03 - Whisk granulated sugar, brown sugar, eggs, and vanilla extract in a large bowl until pale and thick, about 2 to 3 minutes.
04 - Gradually whisk the melted chocolate and butter mixture into the egg mixture until fully incorporated.
05 - Sift flour, cocoa powder, and fine sea salt together. Gently fold into the wet mixture using a rubber spatula until just combined, avoiding overmixing.
06 - Pour batter into prepared pan and smooth the surface. Evenly sprinkle flaky sea salt atop the batter.
07 - Bake for 28 to 32 minutes, or until a toothpick inserted in the center yields moist crumbs.
08 - Cool completely in the pan on a wire rack before lifting out and slicing into 16 squares.

# Expert Suggestions:

01 -
  • The dark chocolate gives you that grown-up, not-too-sweet richness that feels like a real treat.

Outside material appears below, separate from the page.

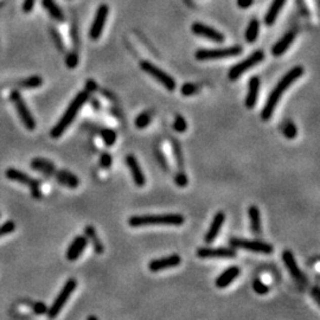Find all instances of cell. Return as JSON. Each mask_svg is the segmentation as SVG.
Returning <instances> with one entry per match:
<instances>
[{"mask_svg":"<svg viewBox=\"0 0 320 320\" xmlns=\"http://www.w3.org/2000/svg\"><path fill=\"white\" fill-rule=\"evenodd\" d=\"M302 74H304V68L300 67V65H297V67L292 68L291 70L277 82L275 88H274L272 90V93L269 94L267 102L264 104L262 112H261V119L263 121H268L270 117L273 116L276 106L280 102L281 96H283L284 93L290 88L292 83H294L298 78L301 77Z\"/></svg>","mask_w":320,"mask_h":320,"instance_id":"cell-1","label":"cell"},{"mask_svg":"<svg viewBox=\"0 0 320 320\" xmlns=\"http://www.w3.org/2000/svg\"><path fill=\"white\" fill-rule=\"evenodd\" d=\"M88 100L89 93L87 92L86 89L81 90V92L75 96V99L71 101L70 104H69L67 110H65L61 119L58 120V123L51 128L50 137L54 139H58L62 137V135L65 133V131L68 130L69 126L72 124V121L76 119V116L78 115L79 110H81V108L85 106Z\"/></svg>","mask_w":320,"mask_h":320,"instance_id":"cell-2","label":"cell"},{"mask_svg":"<svg viewBox=\"0 0 320 320\" xmlns=\"http://www.w3.org/2000/svg\"><path fill=\"white\" fill-rule=\"evenodd\" d=\"M185 217L180 214H160V215H135L128 218V225L132 228L153 227V225H171L179 227L184 224Z\"/></svg>","mask_w":320,"mask_h":320,"instance_id":"cell-3","label":"cell"},{"mask_svg":"<svg viewBox=\"0 0 320 320\" xmlns=\"http://www.w3.org/2000/svg\"><path fill=\"white\" fill-rule=\"evenodd\" d=\"M76 287H77V281H76V279H69L67 283L64 284V286L62 287V290L60 293H58L56 299H55L54 302H52L50 307H48V311H47L48 318L54 319L60 314L61 311L65 306V304H67L69 299H70L71 294L75 292Z\"/></svg>","mask_w":320,"mask_h":320,"instance_id":"cell-4","label":"cell"},{"mask_svg":"<svg viewBox=\"0 0 320 320\" xmlns=\"http://www.w3.org/2000/svg\"><path fill=\"white\" fill-rule=\"evenodd\" d=\"M10 100L12 101L13 106L17 110V114L20 117V121H22L24 126H25L29 131H34L37 127L36 119H34L32 113L30 112L29 107L25 101H24L22 94H20L18 90H12L11 94H10Z\"/></svg>","mask_w":320,"mask_h":320,"instance_id":"cell-5","label":"cell"},{"mask_svg":"<svg viewBox=\"0 0 320 320\" xmlns=\"http://www.w3.org/2000/svg\"><path fill=\"white\" fill-rule=\"evenodd\" d=\"M5 177L9 180L12 182L23 184V185H27L31 190V194L34 199H41L42 198V191H41V182L39 180L34 179L27 173L20 171L18 169L15 168H9L5 171Z\"/></svg>","mask_w":320,"mask_h":320,"instance_id":"cell-6","label":"cell"},{"mask_svg":"<svg viewBox=\"0 0 320 320\" xmlns=\"http://www.w3.org/2000/svg\"><path fill=\"white\" fill-rule=\"evenodd\" d=\"M242 48L239 45H234L229 48L221 49H199L196 51V58L198 61L222 60V58H230L241 55Z\"/></svg>","mask_w":320,"mask_h":320,"instance_id":"cell-7","label":"cell"},{"mask_svg":"<svg viewBox=\"0 0 320 320\" xmlns=\"http://www.w3.org/2000/svg\"><path fill=\"white\" fill-rule=\"evenodd\" d=\"M140 68L146 72V74L152 76L155 81H158L165 89L170 90V92H173V90L176 89L177 85L175 78L171 77L169 74H166L164 70L159 69L156 65L151 63V62L142 61L140 63Z\"/></svg>","mask_w":320,"mask_h":320,"instance_id":"cell-8","label":"cell"},{"mask_svg":"<svg viewBox=\"0 0 320 320\" xmlns=\"http://www.w3.org/2000/svg\"><path fill=\"white\" fill-rule=\"evenodd\" d=\"M264 60V52L262 50H256L254 51L249 57H247L245 61L239 62L238 64L234 65L229 71V78L231 81H236L241 76L245 74L246 71H248L249 69H252L257 65L259 63H261Z\"/></svg>","mask_w":320,"mask_h":320,"instance_id":"cell-9","label":"cell"},{"mask_svg":"<svg viewBox=\"0 0 320 320\" xmlns=\"http://www.w3.org/2000/svg\"><path fill=\"white\" fill-rule=\"evenodd\" d=\"M230 245L234 248L239 249H246L249 252H255L269 255V254L274 253V247L270 243L263 242V241H257V239H245V238H231Z\"/></svg>","mask_w":320,"mask_h":320,"instance_id":"cell-10","label":"cell"},{"mask_svg":"<svg viewBox=\"0 0 320 320\" xmlns=\"http://www.w3.org/2000/svg\"><path fill=\"white\" fill-rule=\"evenodd\" d=\"M108 12H109V9L106 4H102L99 6V9H97V11H96L95 18H94V22L92 24V26H90V31H89L90 39L96 41L101 37V34H102L103 32L104 25H106Z\"/></svg>","mask_w":320,"mask_h":320,"instance_id":"cell-11","label":"cell"},{"mask_svg":"<svg viewBox=\"0 0 320 320\" xmlns=\"http://www.w3.org/2000/svg\"><path fill=\"white\" fill-rule=\"evenodd\" d=\"M283 260L287 270L291 274V276L293 277L299 285H304V286L307 285V277L305 276V274L301 272L300 268H299L297 261H295V257L291 250H285L283 253Z\"/></svg>","mask_w":320,"mask_h":320,"instance_id":"cell-12","label":"cell"},{"mask_svg":"<svg viewBox=\"0 0 320 320\" xmlns=\"http://www.w3.org/2000/svg\"><path fill=\"white\" fill-rule=\"evenodd\" d=\"M180 262H182V257H180L178 254H172V255L160 257V259L151 261V262L148 263V269L153 273H158L162 272V270L178 267Z\"/></svg>","mask_w":320,"mask_h":320,"instance_id":"cell-13","label":"cell"},{"mask_svg":"<svg viewBox=\"0 0 320 320\" xmlns=\"http://www.w3.org/2000/svg\"><path fill=\"white\" fill-rule=\"evenodd\" d=\"M237 255L234 248H199L197 256L201 259H234Z\"/></svg>","mask_w":320,"mask_h":320,"instance_id":"cell-14","label":"cell"},{"mask_svg":"<svg viewBox=\"0 0 320 320\" xmlns=\"http://www.w3.org/2000/svg\"><path fill=\"white\" fill-rule=\"evenodd\" d=\"M192 32L196 34V36H199L202 38H205V39L212 42H217V43H222V42L224 41V36L220 32V31L212 29V27L208 25H204V24L202 23L193 24Z\"/></svg>","mask_w":320,"mask_h":320,"instance_id":"cell-15","label":"cell"},{"mask_svg":"<svg viewBox=\"0 0 320 320\" xmlns=\"http://www.w3.org/2000/svg\"><path fill=\"white\" fill-rule=\"evenodd\" d=\"M225 222V214L223 211H218L215 214L214 220H212L210 228L207 231V234L204 236V241L205 243H212L218 237L220 232L222 230V227H223Z\"/></svg>","mask_w":320,"mask_h":320,"instance_id":"cell-16","label":"cell"},{"mask_svg":"<svg viewBox=\"0 0 320 320\" xmlns=\"http://www.w3.org/2000/svg\"><path fill=\"white\" fill-rule=\"evenodd\" d=\"M87 245H88V238L85 237V236H77V237H75L67 249V254H65L67 259L69 261L77 260L86 250Z\"/></svg>","mask_w":320,"mask_h":320,"instance_id":"cell-17","label":"cell"},{"mask_svg":"<svg viewBox=\"0 0 320 320\" xmlns=\"http://www.w3.org/2000/svg\"><path fill=\"white\" fill-rule=\"evenodd\" d=\"M126 164L130 169V171L132 173V177H133V180L135 183V185L139 187H142L146 184V178L144 172H142L141 166L138 163L137 158L134 155H127L126 156Z\"/></svg>","mask_w":320,"mask_h":320,"instance_id":"cell-18","label":"cell"},{"mask_svg":"<svg viewBox=\"0 0 320 320\" xmlns=\"http://www.w3.org/2000/svg\"><path fill=\"white\" fill-rule=\"evenodd\" d=\"M260 85L261 81L259 77L254 76L249 79L248 85V94H247L245 104L248 109H253L256 106L257 99H259V93H260Z\"/></svg>","mask_w":320,"mask_h":320,"instance_id":"cell-19","label":"cell"},{"mask_svg":"<svg viewBox=\"0 0 320 320\" xmlns=\"http://www.w3.org/2000/svg\"><path fill=\"white\" fill-rule=\"evenodd\" d=\"M295 34H297L295 30L288 31L287 33H285L284 36L276 42L275 45L272 48V54L274 55V56L279 57L288 50V48L291 47L292 43H293L295 39Z\"/></svg>","mask_w":320,"mask_h":320,"instance_id":"cell-20","label":"cell"},{"mask_svg":"<svg viewBox=\"0 0 320 320\" xmlns=\"http://www.w3.org/2000/svg\"><path fill=\"white\" fill-rule=\"evenodd\" d=\"M31 168L34 171H38L48 177H54L55 173L57 171L56 165L54 163H51L50 160L44 159V158H34L31 162Z\"/></svg>","mask_w":320,"mask_h":320,"instance_id":"cell-21","label":"cell"},{"mask_svg":"<svg viewBox=\"0 0 320 320\" xmlns=\"http://www.w3.org/2000/svg\"><path fill=\"white\" fill-rule=\"evenodd\" d=\"M241 274V269L238 267H230V268L225 269L223 273H221V275L217 277L216 281H215V285L218 288H225L234 283V281L237 279Z\"/></svg>","mask_w":320,"mask_h":320,"instance_id":"cell-22","label":"cell"},{"mask_svg":"<svg viewBox=\"0 0 320 320\" xmlns=\"http://www.w3.org/2000/svg\"><path fill=\"white\" fill-rule=\"evenodd\" d=\"M54 177L58 183L69 187V189H76L79 185L78 177L68 171V170H60V171L57 170Z\"/></svg>","mask_w":320,"mask_h":320,"instance_id":"cell-23","label":"cell"},{"mask_svg":"<svg viewBox=\"0 0 320 320\" xmlns=\"http://www.w3.org/2000/svg\"><path fill=\"white\" fill-rule=\"evenodd\" d=\"M248 216L252 231L255 235H261V232H262V229H261V214L256 205H250L248 209Z\"/></svg>","mask_w":320,"mask_h":320,"instance_id":"cell-24","label":"cell"},{"mask_svg":"<svg viewBox=\"0 0 320 320\" xmlns=\"http://www.w3.org/2000/svg\"><path fill=\"white\" fill-rule=\"evenodd\" d=\"M285 2H286V0H274V2L272 3V5H270L268 12H267L266 18H264L266 24H268V25H273V24L275 23V20L277 18V16H279L281 9H283Z\"/></svg>","mask_w":320,"mask_h":320,"instance_id":"cell-25","label":"cell"},{"mask_svg":"<svg viewBox=\"0 0 320 320\" xmlns=\"http://www.w3.org/2000/svg\"><path fill=\"white\" fill-rule=\"evenodd\" d=\"M85 234L87 236V238H89L90 241H92L95 253L102 254L104 252V247L102 245V242L100 241V238L97 237L95 228L92 227V225H87V227L85 228Z\"/></svg>","mask_w":320,"mask_h":320,"instance_id":"cell-26","label":"cell"},{"mask_svg":"<svg viewBox=\"0 0 320 320\" xmlns=\"http://www.w3.org/2000/svg\"><path fill=\"white\" fill-rule=\"evenodd\" d=\"M42 5H43V8L47 10V11L49 12V15H50L52 18L58 20V22H63L64 20L63 13H62L61 9L58 8L57 4L54 2V0H42Z\"/></svg>","mask_w":320,"mask_h":320,"instance_id":"cell-27","label":"cell"},{"mask_svg":"<svg viewBox=\"0 0 320 320\" xmlns=\"http://www.w3.org/2000/svg\"><path fill=\"white\" fill-rule=\"evenodd\" d=\"M259 31H260V23L257 19H252L250 20L248 27H247L245 37L246 41L248 43H253L257 39V36H259Z\"/></svg>","mask_w":320,"mask_h":320,"instance_id":"cell-28","label":"cell"},{"mask_svg":"<svg viewBox=\"0 0 320 320\" xmlns=\"http://www.w3.org/2000/svg\"><path fill=\"white\" fill-rule=\"evenodd\" d=\"M171 144H172V151H173V155H175V159H176L177 168L179 169V171H184V156H183V152H182V147H180V144L176 140V139H172Z\"/></svg>","mask_w":320,"mask_h":320,"instance_id":"cell-29","label":"cell"},{"mask_svg":"<svg viewBox=\"0 0 320 320\" xmlns=\"http://www.w3.org/2000/svg\"><path fill=\"white\" fill-rule=\"evenodd\" d=\"M42 85H43V78L37 75L30 76V77L23 79V81H20L18 83V86L22 87V88L24 89H34V88H38V87H41Z\"/></svg>","mask_w":320,"mask_h":320,"instance_id":"cell-30","label":"cell"},{"mask_svg":"<svg viewBox=\"0 0 320 320\" xmlns=\"http://www.w3.org/2000/svg\"><path fill=\"white\" fill-rule=\"evenodd\" d=\"M101 138H102V140L104 144H106V146L110 147V146H113L114 144H115V141L117 139V134L115 131L112 130V128H104V130H102V132H101Z\"/></svg>","mask_w":320,"mask_h":320,"instance_id":"cell-31","label":"cell"},{"mask_svg":"<svg viewBox=\"0 0 320 320\" xmlns=\"http://www.w3.org/2000/svg\"><path fill=\"white\" fill-rule=\"evenodd\" d=\"M281 131H283V134L287 139H294L298 135L297 126L292 121H286L281 127Z\"/></svg>","mask_w":320,"mask_h":320,"instance_id":"cell-32","label":"cell"},{"mask_svg":"<svg viewBox=\"0 0 320 320\" xmlns=\"http://www.w3.org/2000/svg\"><path fill=\"white\" fill-rule=\"evenodd\" d=\"M151 120H152V115L148 112L141 113L140 115H138L137 119H135V123H134L135 127L137 128H146L149 124H151Z\"/></svg>","mask_w":320,"mask_h":320,"instance_id":"cell-33","label":"cell"},{"mask_svg":"<svg viewBox=\"0 0 320 320\" xmlns=\"http://www.w3.org/2000/svg\"><path fill=\"white\" fill-rule=\"evenodd\" d=\"M253 290L260 295H266L269 292V286L263 283L261 279H255L253 281Z\"/></svg>","mask_w":320,"mask_h":320,"instance_id":"cell-34","label":"cell"},{"mask_svg":"<svg viewBox=\"0 0 320 320\" xmlns=\"http://www.w3.org/2000/svg\"><path fill=\"white\" fill-rule=\"evenodd\" d=\"M16 230V223L13 221H6L0 225V237L12 234Z\"/></svg>","mask_w":320,"mask_h":320,"instance_id":"cell-35","label":"cell"},{"mask_svg":"<svg viewBox=\"0 0 320 320\" xmlns=\"http://www.w3.org/2000/svg\"><path fill=\"white\" fill-rule=\"evenodd\" d=\"M199 86L194 85V83H185V85H183L180 92L184 96H192L199 92Z\"/></svg>","mask_w":320,"mask_h":320,"instance_id":"cell-36","label":"cell"},{"mask_svg":"<svg viewBox=\"0 0 320 320\" xmlns=\"http://www.w3.org/2000/svg\"><path fill=\"white\" fill-rule=\"evenodd\" d=\"M173 128L178 133H184L187 130V123L182 115H176L175 123H173Z\"/></svg>","mask_w":320,"mask_h":320,"instance_id":"cell-37","label":"cell"},{"mask_svg":"<svg viewBox=\"0 0 320 320\" xmlns=\"http://www.w3.org/2000/svg\"><path fill=\"white\" fill-rule=\"evenodd\" d=\"M154 153H155L156 159H158L159 165L162 166V168H163V170H164V171H169V164H168V160H166L165 155H164V153H163L162 149H160V148H155Z\"/></svg>","mask_w":320,"mask_h":320,"instance_id":"cell-38","label":"cell"},{"mask_svg":"<svg viewBox=\"0 0 320 320\" xmlns=\"http://www.w3.org/2000/svg\"><path fill=\"white\" fill-rule=\"evenodd\" d=\"M175 183L179 187H185L189 184V178H187L186 173L184 171H179L175 177Z\"/></svg>","mask_w":320,"mask_h":320,"instance_id":"cell-39","label":"cell"},{"mask_svg":"<svg viewBox=\"0 0 320 320\" xmlns=\"http://www.w3.org/2000/svg\"><path fill=\"white\" fill-rule=\"evenodd\" d=\"M113 164V158L112 155L108 154V153H103L100 158V165L102 166L103 169H109Z\"/></svg>","mask_w":320,"mask_h":320,"instance_id":"cell-40","label":"cell"},{"mask_svg":"<svg viewBox=\"0 0 320 320\" xmlns=\"http://www.w3.org/2000/svg\"><path fill=\"white\" fill-rule=\"evenodd\" d=\"M31 307H32L33 312L37 313V314H45L48 311V307L47 305L43 304V302L41 301H37V302H33V304H31Z\"/></svg>","mask_w":320,"mask_h":320,"instance_id":"cell-41","label":"cell"},{"mask_svg":"<svg viewBox=\"0 0 320 320\" xmlns=\"http://www.w3.org/2000/svg\"><path fill=\"white\" fill-rule=\"evenodd\" d=\"M78 64V56L76 52H71V54L68 55L67 57V65L69 69H74L77 67Z\"/></svg>","mask_w":320,"mask_h":320,"instance_id":"cell-42","label":"cell"},{"mask_svg":"<svg viewBox=\"0 0 320 320\" xmlns=\"http://www.w3.org/2000/svg\"><path fill=\"white\" fill-rule=\"evenodd\" d=\"M33 6H34V0H24L23 11L25 13H29L32 11Z\"/></svg>","mask_w":320,"mask_h":320,"instance_id":"cell-43","label":"cell"},{"mask_svg":"<svg viewBox=\"0 0 320 320\" xmlns=\"http://www.w3.org/2000/svg\"><path fill=\"white\" fill-rule=\"evenodd\" d=\"M97 88V86H96V82L95 81H92V79H89V81H87V83H86V90L88 93H92V92H94V90H95Z\"/></svg>","mask_w":320,"mask_h":320,"instance_id":"cell-44","label":"cell"},{"mask_svg":"<svg viewBox=\"0 0 320 320\" xmlns=\"http://www.w3.org/2000/svg\"><path fill=\"white\" fill-rule=\"evenodd\" d=\"M254 0H237V4L241 9H248L249 6H252Z\"/></svg>","mask_w":320,"mask_h":320,"instance_id":"cell-45","label":"cell"},{"mask_svg":"<svg viewBox=\"0 0 320 320\" xmlns=\"http://www.w3.org/2000/svg\"><path fill=\"white\" fill-rule=\"evenodd\" d=\"M312 295H313V298H314L316 304L320 305V291L318 286H314L312 288Z\"/></svg>","mask_w":320,"mask_h":320,"instance_id":"cell-46","label":"cell"},{"mask_svg":"<svg viewBox=\"0 0 320 320\" xmlns=\"http://www.w3.org/2000/svg\"><path fill=\"white\" fill-rule=\"evenodd\" d=\"M90 106H92L93 108L95 109V110H99V109H100V102H99V100L95 99V97H93V99L90 100Z\"/></svg>","mask_w":320,"mask_h":320,"instance_id":"cell-47","label":"cell"},{"mask_svg":"<svg viewBox=\"0 0 320 320\" xmlns=\"http://www.w3.org/2000/svg\"><path fill=\"white\" fill-rule=\"evenodd\" d=\"M88 319H89V320H90V319H93V320H96L97 318H96V316H94V315H93V316H88Z\"/></svg>","mask_w":320,"mask_h":320,"instance_id":"cell-48","label":"cell"}]
</instances>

  • Flaky sea salt on top makes every bite interesting, sweet then savory, then sweet again.
  • They come together in under an hour with ingredients you probably already have.
  • The texture is fudgy in the center with crisp edges, exactly how brownies should be.
02 -
  • Don't overbake them or they'll turn dry and cakey, pull them out when the center still jiggles just a tiny bit.
  • Room temperature eggs are essential, cold eggs can make the melted chocolate seize into grainy clumps.
  • Sifting the cocoa powder prevents little bitter pockets in the finished brownies.
03 -
  • Weighing your ingredients, especially flour and cocoa, makes a huge difference in texture and consistency.
  • Let the melted chocolate cool for five minutes before adding it to the eggs, this prevents curdling and keeps everything silky.
  • Use parchment paper with overhang, it's the easiest way to lift the whole slab out and get clean cuts.